**Exercise material**

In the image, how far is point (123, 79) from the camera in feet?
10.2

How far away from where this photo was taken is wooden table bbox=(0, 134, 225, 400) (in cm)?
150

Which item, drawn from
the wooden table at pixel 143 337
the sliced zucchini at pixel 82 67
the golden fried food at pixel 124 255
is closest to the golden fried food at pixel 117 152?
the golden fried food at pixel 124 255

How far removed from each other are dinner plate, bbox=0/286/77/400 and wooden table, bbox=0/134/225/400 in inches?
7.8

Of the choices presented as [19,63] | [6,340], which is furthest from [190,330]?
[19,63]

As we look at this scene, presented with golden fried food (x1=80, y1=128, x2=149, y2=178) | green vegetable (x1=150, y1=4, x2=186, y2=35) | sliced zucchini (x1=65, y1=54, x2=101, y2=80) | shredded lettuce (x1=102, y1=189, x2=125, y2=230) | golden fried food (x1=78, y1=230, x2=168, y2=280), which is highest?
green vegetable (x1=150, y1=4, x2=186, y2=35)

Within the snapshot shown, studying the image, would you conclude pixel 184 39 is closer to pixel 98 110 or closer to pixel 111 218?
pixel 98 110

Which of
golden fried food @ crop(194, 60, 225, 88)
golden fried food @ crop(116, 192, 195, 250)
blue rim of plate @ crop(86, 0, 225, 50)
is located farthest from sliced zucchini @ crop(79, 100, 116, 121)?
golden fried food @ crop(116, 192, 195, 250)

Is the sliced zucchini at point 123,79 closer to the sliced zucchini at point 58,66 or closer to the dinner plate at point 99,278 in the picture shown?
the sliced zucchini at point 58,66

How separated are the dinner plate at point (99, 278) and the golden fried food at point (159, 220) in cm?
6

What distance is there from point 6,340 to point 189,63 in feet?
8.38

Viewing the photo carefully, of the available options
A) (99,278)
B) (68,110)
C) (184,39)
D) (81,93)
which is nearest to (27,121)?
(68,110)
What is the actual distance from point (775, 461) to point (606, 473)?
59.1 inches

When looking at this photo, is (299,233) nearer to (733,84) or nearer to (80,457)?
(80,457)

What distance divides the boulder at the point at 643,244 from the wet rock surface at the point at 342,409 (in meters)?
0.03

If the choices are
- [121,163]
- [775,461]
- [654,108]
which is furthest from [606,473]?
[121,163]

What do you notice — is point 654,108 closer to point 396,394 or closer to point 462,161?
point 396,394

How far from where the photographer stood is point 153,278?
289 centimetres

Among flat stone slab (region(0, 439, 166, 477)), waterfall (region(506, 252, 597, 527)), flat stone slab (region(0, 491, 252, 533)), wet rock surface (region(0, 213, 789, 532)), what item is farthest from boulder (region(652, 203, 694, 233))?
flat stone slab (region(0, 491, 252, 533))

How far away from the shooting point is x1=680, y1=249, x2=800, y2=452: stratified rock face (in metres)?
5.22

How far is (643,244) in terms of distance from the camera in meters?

**Exercise description**
Retype the listing above in full, with no alterations.

**Task result**
In the image, how far is point (123, 79) from the camera in feet?
10.2

How far away from where this photo was taken is wooden table bbox=(0, 134, 225, 400) (in cm)?
150

Which item, drawn from
the wooden table at pixel 143 337
the sliced zucchini at pixel 82 67
the golden fried food at pixel 124 255
is closest to the golden fried food at pixel 117 152?
the golden fried food at pixel 124 255

How far removed from each other are dinner plate, bbox=0/286/77/400 and wooden table, bbox=0/134/225/400 in inches?
7.8

Of the choices presented as [19,63] | [6,340], which is furthest from [190,330]?
[19,63]

As we look at this scene, presented with golden fried food (x1=80, y1=128, x2=149, y2=178) | green vegetable (x1=150, y1=4, x2=186, y2=35) | sliced zucchini (x1=65, y1=54, x2=101, y2=80) | shredded lettuce (x1=102, y1=189, x2=125, y2=230) | golden fried food (x1=78, y1=230, x2=168, y2=280), which is highest?
green vegetable (x1=150, y1=4, x2=186, y2=35)

Within the snapshot shown, studying the image, would you conclude pixel 184 39 is closer to pixel 98 110 or closer to pixel 111 218?
pixel 98 110

Which of
golden fried food @ crop(194, 60, 225, 88)
golden fried food @ crop(116, 192, 195, 250)
blue rim of plate @ crop(86, 0, 225, 50)
is located farthest from sliced zucchini @ crop(79, 100, 116, 121)?
golden fried food @ crop(116, 192, 195, 250)

Is the sliced zucchini at point 123,79 closer to the sliced zucchini at point 58,66 or closer to the dinner plate at point 99,278 in the picture shown?
the sliced zucchini at point 58,66

How separated are the dinner plate at point (99, 278) and the golden fried food at point (159, 220) in cm?
6

What distance is there from point 6,340 to point 189,63 in feet?
8.38

Viewing the photo carefully, of the available options
A) (99,278)
B) (68,110)
C) (184,39)
D) (81,93)
which is nearest to (27,121)?
(68,110)
What is the actual distance from point (775, 461) to point (606, 473)?
59.1 inches

When looking at this photo, is (299,233) nearer to (733,84) or nearer to (80,457)?
(80,457)

What distance divides the boulder at the point at 643,244 from the wet rock surface at the point at 342,409 (in meters)?
0.03

If the choices are
- [121,163]
- [775,461]
- [654,108]
which is furthest from [606,473]?
[121,163]

What do you notice — is point 654,108 closer to point 396,394 or closer to point 462,161?
point 396,394

How far from where the photographer stood is point 153,278?
289 centimetres

Among flat stone slab (region(0, 439, 166, 477)), waterfall (region(506, 252, 597, 527)), flat stone slab (region(0, 491, 252, 533)), wet rock surface (region(0, 213, 789, 532)), what item is farthest from boulder (region(652, 203, 694, 233))?
flat stone slab (region(0, 491, 252, 533))

How far away from the shooting point is x1=680, y1=249, x2=800, y2=452: stratified rock face (in metres)?
5.22

How far is (643,244) in terms of distance from the camera in meters?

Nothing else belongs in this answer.